▶
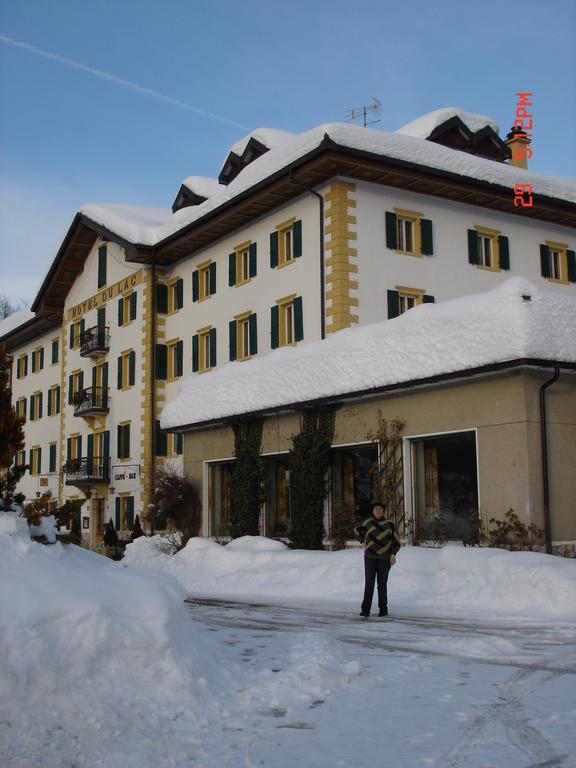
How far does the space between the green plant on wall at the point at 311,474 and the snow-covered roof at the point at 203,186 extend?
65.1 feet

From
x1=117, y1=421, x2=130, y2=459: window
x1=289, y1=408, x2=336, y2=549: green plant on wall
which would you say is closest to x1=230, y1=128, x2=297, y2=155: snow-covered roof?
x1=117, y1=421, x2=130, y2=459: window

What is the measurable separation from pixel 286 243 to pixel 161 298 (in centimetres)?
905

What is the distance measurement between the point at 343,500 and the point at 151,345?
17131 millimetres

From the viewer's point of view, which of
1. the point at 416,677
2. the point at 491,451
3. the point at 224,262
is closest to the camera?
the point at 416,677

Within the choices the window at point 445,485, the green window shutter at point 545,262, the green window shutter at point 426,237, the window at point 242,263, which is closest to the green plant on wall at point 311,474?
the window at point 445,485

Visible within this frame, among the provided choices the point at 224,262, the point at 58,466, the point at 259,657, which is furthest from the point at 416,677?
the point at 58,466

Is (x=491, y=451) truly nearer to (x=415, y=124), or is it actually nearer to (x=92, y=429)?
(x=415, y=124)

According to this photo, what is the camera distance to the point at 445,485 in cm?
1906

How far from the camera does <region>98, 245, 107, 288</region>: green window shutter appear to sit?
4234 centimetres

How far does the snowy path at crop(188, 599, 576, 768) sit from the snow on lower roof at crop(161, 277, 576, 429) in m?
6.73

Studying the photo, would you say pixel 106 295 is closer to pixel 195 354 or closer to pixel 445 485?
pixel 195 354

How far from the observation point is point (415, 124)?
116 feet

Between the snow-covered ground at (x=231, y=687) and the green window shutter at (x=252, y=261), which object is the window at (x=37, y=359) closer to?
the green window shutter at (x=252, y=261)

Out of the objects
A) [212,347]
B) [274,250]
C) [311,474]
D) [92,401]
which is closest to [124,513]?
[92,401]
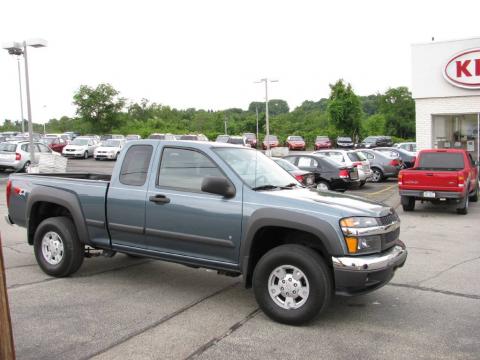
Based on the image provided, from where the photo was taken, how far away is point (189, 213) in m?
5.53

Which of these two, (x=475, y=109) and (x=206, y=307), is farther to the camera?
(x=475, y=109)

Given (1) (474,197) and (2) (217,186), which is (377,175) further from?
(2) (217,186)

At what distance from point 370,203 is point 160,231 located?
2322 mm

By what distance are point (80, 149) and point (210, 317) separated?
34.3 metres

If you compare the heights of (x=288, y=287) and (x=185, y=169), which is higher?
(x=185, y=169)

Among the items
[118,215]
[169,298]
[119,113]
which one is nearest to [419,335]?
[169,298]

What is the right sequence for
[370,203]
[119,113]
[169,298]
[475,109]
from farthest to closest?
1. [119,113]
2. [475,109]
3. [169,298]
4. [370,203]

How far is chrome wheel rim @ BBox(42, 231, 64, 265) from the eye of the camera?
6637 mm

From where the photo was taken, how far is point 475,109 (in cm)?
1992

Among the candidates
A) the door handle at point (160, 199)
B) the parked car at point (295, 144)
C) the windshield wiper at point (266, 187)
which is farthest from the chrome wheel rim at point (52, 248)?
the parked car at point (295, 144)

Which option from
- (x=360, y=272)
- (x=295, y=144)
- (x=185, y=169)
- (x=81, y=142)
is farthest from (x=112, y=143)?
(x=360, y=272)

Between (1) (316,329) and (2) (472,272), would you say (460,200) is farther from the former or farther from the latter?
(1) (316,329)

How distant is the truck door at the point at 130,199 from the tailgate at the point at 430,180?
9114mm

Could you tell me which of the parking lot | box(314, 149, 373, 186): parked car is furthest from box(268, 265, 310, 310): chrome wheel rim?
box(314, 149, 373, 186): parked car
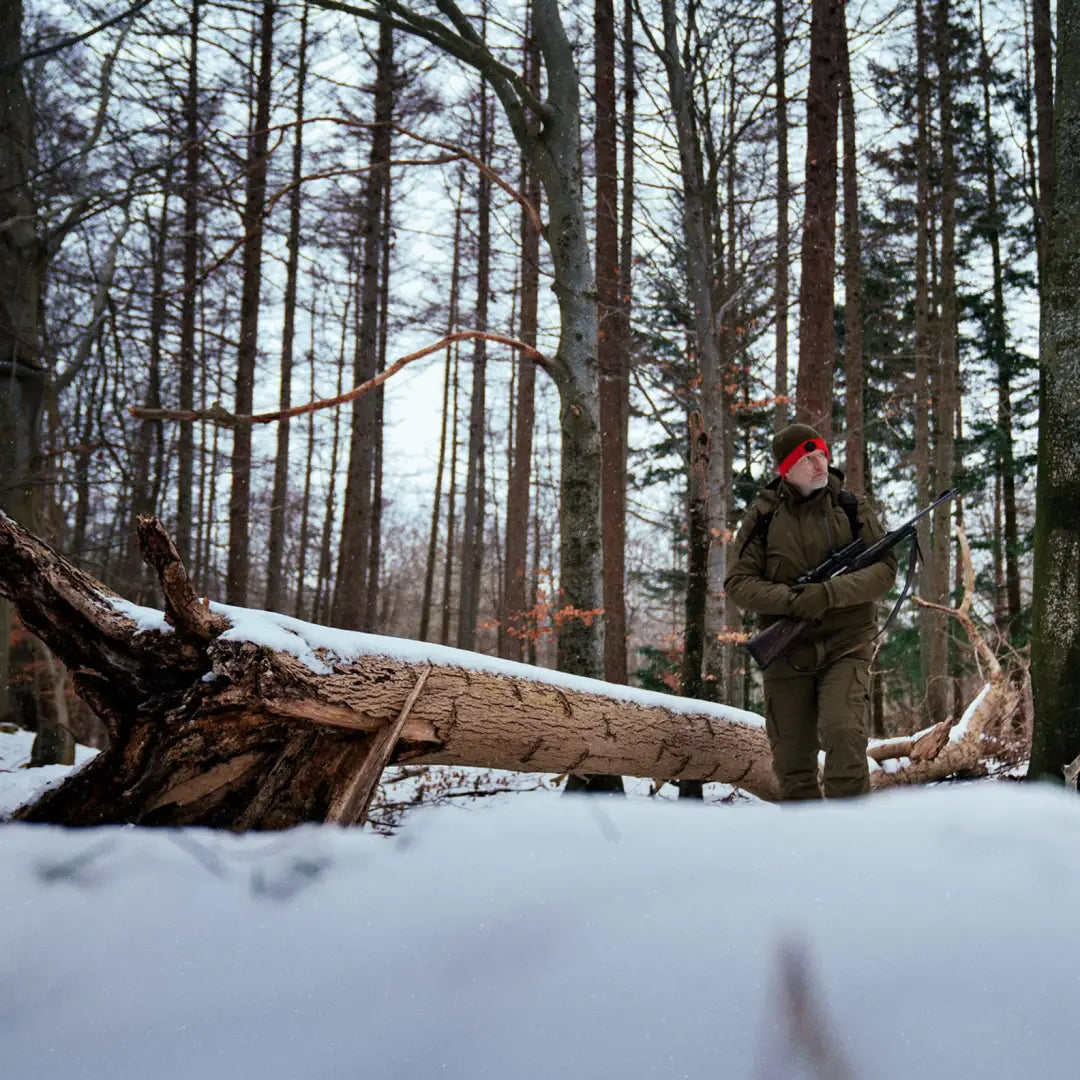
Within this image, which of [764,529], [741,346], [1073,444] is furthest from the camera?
◀
# Given problem:
Rewrite all the rows above with "furthest" swapped for "farthest" and nothing else changed. Leave the pictures out.

# Task solution:
How far does the space between the green plant on wall at the point at 311,474 and the snow-covered roof at the point at 203,186 extend?
65.1 feet

From
x1=117, y1=421, x2=130, y2=459: window
x1=289, y1=408, x2=336, y2=549: green plant on wall
which would you say is closest to x1=230, y1=128, x2=297, y2=155: snow-covered roof?
x1=117, y1=421, x2=130, y2=459: window

What is the measurable separation from pixel 286 243 to pixel 161 298 (in centimetres)?
905

What is the distance measurement between the point at 343,500 and the point at 151,345?
17131 millimetres

From the viewer's point of view, which of
1. the point at 416,677
2. the point at 491,451
3. the point at 224,262
is closest to the camera?
the point at 416,677

Within the choices the window at point 445,485, the green window shutter at point 545,262, the green window shutter at point 426,237, the window at point 242,263, which is closest to the green plant on wall at point 311,474?
the window at point 445,485

Visible within this frame, among the provided choices the point at 224,262, the point at 58,466, the point at 259,657, which is farthest from the point at 416,677?
the point at 58,466

Is (x=491, y=451) truly nearer to (x=415, y=124), or is it actually nearer to (x=92, y=429)?
(x=415, y=124)

According to this photo, what is the camera distance to the point at 445,485 in cm?
1906

How far from the camera does <region>98, 245, 107, 288</region>: green window shutter appear to sit?
4234 centimetres

How far does the snowy path at crop(188, 599, 576, 768) sit from the snow on lower roof at crop(161, 277, 576, 429) in m?
6.73

Studying the photo, would you say pixel 106 295 is closer to pixel 195 354 or closer to pixel 445 485?
pixel 195 354

How far from the observation point is point (415, 124)?
116 feet

Between the snow-covered ground at (x=231, y=687) and the green window shutter at (x=252, y=261), which object is the window at (x=37, y=359) closer to?
the green window shutter at (x=252, y=261)

Out of the objects
A) [212,347]
B) [274,250]
C) [311,474]
D) [92,401]
which is closest to [124,513]?
[92,401]
Based on the image provided, from where the photo was taken, how far away is point (189, 213) in m?
5.53

Which of these two, (x=475, y=109) and (x=206, y=307), is farther to the camera?
(x=475, y=109)

Given (1) (474,197) and (2) (217,186), which is (377,175) further from?
(2) (217,186)

At what distance from point 370,203 is point 160,231 located?
2322 mm

By what distance are point (80, 149) and point (210, 317) separated?
34.3 metres

If you compare the heights of (x=288, y=287) and (x=185, y=169), which is higher?
(x=185, y=169)

Among the items
[118,215]
[169,298]
[119,113]
which one is nearest to [419,335]?
[169,298]

What is the right sequence for
[370,203]
[119,113]
[169,298]
[475,109]
from farthest to closest?
1. [119,113]
2. [475,109]
3. [169,298]
4. [370,203]

How far is chrome wheel rim @ BBox(42, 231, 64, 265) from the eye of the camera?
6637 mm

From where the photo was taken, how far is point 475,109 (in cm)?
1992

Among the candidates
A) the door handle at point (160, 199)
B) the parked car at point (295, 144)
C) the windshield wiper at point (266, 187)
which is farthest from the chrome wheel rim at point (52, 248)?
the parked car at point (295, 144)

Which option from
- (x=360, y=272)
- (x=295, y=144)
- (x=185, y=169)
- (x=81, y=142)
is farthest from (x=112, y=143)?
(x=360, y=272)

Between (1) (316,329) and (2) (472,272), would you say (460,200) is farther from the former or farther from the latter?
(1) (316,329)

How distant is the truck door at the point at 130,199 from the tailgate at the point at 430,180?
9114mm

Could you tell me which of the parking lot | box(314, 149, 373, 186): parked car is farthest from box(268, 265, 310, 310): chrome wheel rim?
box(314, 149, 373, 186): parked car
Within this image, which of [764,529], [741,346], [1073,444] is farthest from the camera?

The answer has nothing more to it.